The largest cryptocurrency theft in history has been linked to North Korean hackers, according to the U.S. Federal Bureau of Investigation (FBI).
BBC Russia reports that the hackers stole nearly $1.46 billion in Ethereum from the Bybit exchange, one of the world's biggest crypto trading platforms.
Lazarus Group Behind the Heist
The FBI identified the perpetrators as Lazarus Group, also known as APT38, BlueNoroff, and Stardust Chollima.
The cybercriminal network, believed to be backed by North Korean authorities, has stolen over $6 billion in cryptocurrency over the past several years. Intelligence agencies suspect these funds help finance North Korea’s military programs and bypass international sanctions.
The hackers struck during a cold wallet transfer, a highly secure process designed to protect assets from cyberattacks.
Despite these measures, they successfully drained approximately 401,000 Ethereum and quickly began laundering the stolen funds by distributing them across thousands of blockchain addresses.
A Bounty for Stolen Crypto
Bybit has assured users that no customer funds were affected, pledging to fully compensate anyone impacted. But the platform has gone a step further—offering a reward to anyone who helps track down the stolen money.
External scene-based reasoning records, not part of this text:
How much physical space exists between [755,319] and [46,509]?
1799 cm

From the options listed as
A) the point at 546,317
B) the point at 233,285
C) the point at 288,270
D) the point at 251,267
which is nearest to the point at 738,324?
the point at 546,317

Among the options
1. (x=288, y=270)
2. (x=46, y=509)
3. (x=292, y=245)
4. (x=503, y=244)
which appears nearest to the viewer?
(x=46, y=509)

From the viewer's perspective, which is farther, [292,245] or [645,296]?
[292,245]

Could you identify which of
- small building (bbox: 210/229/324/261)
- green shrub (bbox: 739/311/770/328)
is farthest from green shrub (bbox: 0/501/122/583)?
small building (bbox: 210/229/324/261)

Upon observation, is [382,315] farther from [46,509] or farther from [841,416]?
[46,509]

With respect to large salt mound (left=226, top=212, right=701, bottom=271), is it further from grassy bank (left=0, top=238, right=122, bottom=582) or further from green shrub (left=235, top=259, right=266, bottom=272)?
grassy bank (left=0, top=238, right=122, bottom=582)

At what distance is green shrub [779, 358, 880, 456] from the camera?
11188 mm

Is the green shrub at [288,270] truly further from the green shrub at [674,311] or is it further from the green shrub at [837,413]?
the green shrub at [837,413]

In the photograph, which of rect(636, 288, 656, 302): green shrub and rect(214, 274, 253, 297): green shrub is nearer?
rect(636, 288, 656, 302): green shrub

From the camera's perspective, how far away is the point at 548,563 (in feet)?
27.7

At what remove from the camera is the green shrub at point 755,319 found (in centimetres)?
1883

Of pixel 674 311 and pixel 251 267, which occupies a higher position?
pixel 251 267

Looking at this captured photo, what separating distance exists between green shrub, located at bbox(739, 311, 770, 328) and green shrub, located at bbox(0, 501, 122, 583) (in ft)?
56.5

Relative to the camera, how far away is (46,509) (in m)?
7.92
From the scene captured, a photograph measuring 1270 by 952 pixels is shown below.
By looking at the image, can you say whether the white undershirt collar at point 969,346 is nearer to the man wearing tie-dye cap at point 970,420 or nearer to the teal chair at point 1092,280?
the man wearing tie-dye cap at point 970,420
Bybit CEO Ben Zhou issued a public call for assistance, stating: "Join us in the war against Lazarus."
The exchange has created a bounty program, paying:
5% of the recovered amount to individuals who convince third parties to freeze stolen funds.
An additional 5% to organizations that take direct action to block the illicit transactions.
Crypto Industry on High Alert
Blockchain analytics firm Elliptic praised Bybit’s efforts, noting that skilled researchers now have a strong incentive to trace the stolen funds.
However, Keystone Law’s Louise Abbott warned that the theft could damage trust in the crypto industry, which is still recovering from previous scandals.
“If a hack of this scale can happen at the world’s second-largest exchange, it could certainly happen again,” Abbott said.
Despite Bybit’s reassurances, panic set in among investors, with over 350,000 withdrawal requests flooding the platform within 10 hours of the theft’s announcement.
Bybit’s Russian Connection
Bybit ranks as the second-largest crypto exchange globally after Binance, handling over 6% of global trading volume in January 2025. A significant portion of its traffic—about one-third—comes from Russia, where the platform remains highly popular.
Reports also suggest Bybit’s early investors included U.S. President Donald Trump and former PayPal CEO Peter Thiel.